This concept was inspired by a fitness video I saw. The guy had a workout called 5 by 5. He took 5 challenging bodyweight exercises and recommended doing 5 sets of 5 reps.
One thing that always stuck from my own piano education is the rule that if you can do something 5 times correctly, you have learned it.
I would further add that if you can do something 5 times correctly, and continue to do that every day until you've done it for 5 consecutive days, then you REALLY should have it down.
The Five Rules
The rules are really simple.
1. Whatever you practice, do it 5 times in a row correctly.
2. Correctly means 100% accuracy. If you missed one note or one finger, it was not correct.
3. If you mess up, the count starts over. Go through what you're practicing 4 times without a mistake and miss a fingering on the 5th attempt? Sorry, but you have to start all over.
4. This means that accuracy and precision are by far the most important things. Speed does not matter at all. Go absolutely as slow as you need!
5. Repeat 5 days in a row, and marvel at how much easier it gets each time. Speed will come without effort.
Ways to incorporate 5 X 5 practice
- Take any challenging technique (a new scale, chord progression) and practice it as slowly as needed. Just ensure that every note you play is correct...no matter how slow. Do it 5 times in a row. Don't allow it to speed up for the first 2 days. On days 3 and 4, allow it to gradually speed up each repetition. Day 5, it should be feeling easy. Get your 5 times in carefully, then test yourself for speed.

Dataset records:
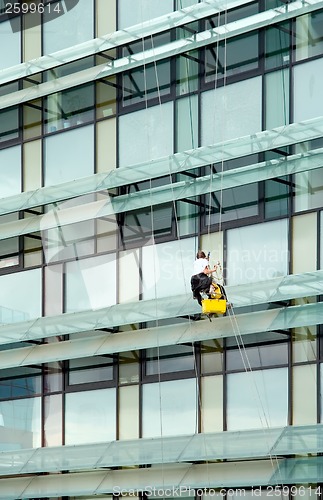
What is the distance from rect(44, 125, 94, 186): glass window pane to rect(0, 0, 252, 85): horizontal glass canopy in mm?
1778

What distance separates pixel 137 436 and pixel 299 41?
9.56 meters

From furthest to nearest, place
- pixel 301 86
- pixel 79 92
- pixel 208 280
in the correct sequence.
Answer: pixel 79 92 < pixel 301 86 < pixel 208 280

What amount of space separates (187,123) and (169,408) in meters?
6.50

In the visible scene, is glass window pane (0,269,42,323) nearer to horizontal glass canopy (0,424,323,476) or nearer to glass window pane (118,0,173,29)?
horizontal glass canopy (0,424,323,476)

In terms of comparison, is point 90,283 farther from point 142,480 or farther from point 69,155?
point 142,480

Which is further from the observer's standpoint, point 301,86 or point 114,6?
point 114,6

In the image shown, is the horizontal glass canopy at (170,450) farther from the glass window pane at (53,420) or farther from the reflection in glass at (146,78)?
the reflection in glass at (146,78)

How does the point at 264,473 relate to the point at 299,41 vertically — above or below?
below

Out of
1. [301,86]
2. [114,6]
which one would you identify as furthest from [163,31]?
[301,86]

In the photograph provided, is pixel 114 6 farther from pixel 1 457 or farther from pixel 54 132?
pixel 1 457

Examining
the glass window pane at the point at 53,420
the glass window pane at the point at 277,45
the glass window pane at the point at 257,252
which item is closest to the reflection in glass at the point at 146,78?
the glass window pane at the point at 277,45

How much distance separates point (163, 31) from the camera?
104 ft

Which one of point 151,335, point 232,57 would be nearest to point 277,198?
point 232,57

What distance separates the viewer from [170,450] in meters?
29.8
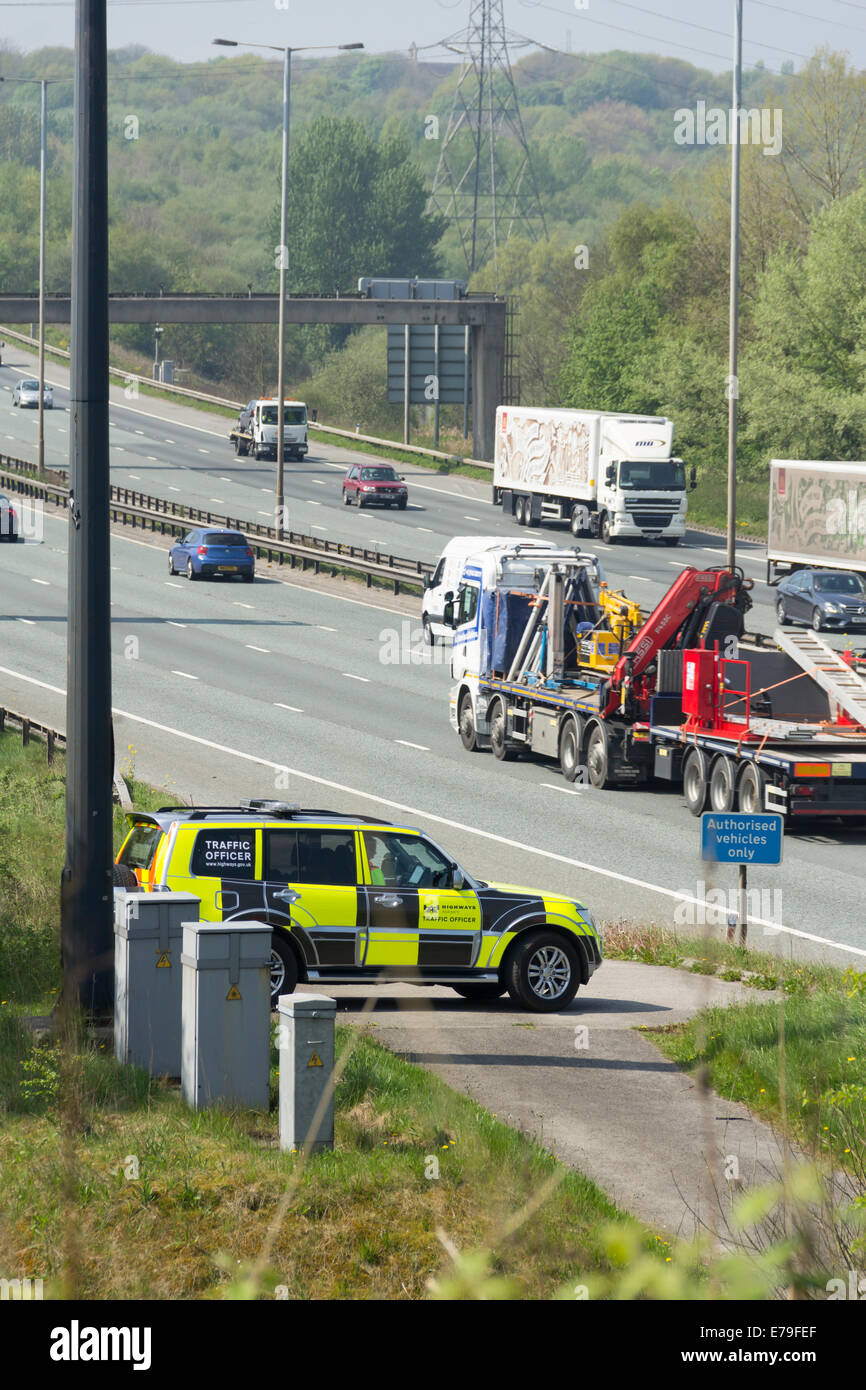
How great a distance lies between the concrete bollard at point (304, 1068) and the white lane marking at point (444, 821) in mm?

Work to complete:
[1] In the piano practice text, on which days should the repetitions be allowed to gradually speed up?
[2] Pick up the piano practice text after its final sentence and continue writing it.

Results:
[1] Days 3 and 4.

[2]
- Take any particularly difficult part of a piece you're working on, practice the very end of the section 5 times, work back a measure to get into it and do that 5 times. Keep doing that until you're starting from the beginning of the section. Again, it must always be correct, and you need to do this 5 days in a row. It should get easier each day.
- If you're working on something like reading notes on a staff, you could go to MusicTheory.com's note exercise, change the settings so that you're working on only the notes you're trying to learn, and see how many notes you can correctly identify in a 5 minute session. Write down your score (number correct). Do another 5 minute session the next 4 days, and see if the number you can correctly identify goes up.
Use your imagination when applying this. It works because it demands perfection first, and repetition second. Be patient early on. You will undoubtedly mess up and have to start over your count, and it will feel like it's taking forever. However, you will eventually get good at this type of practice and see it as nothing more than a tool that will reliably make you a better pianist.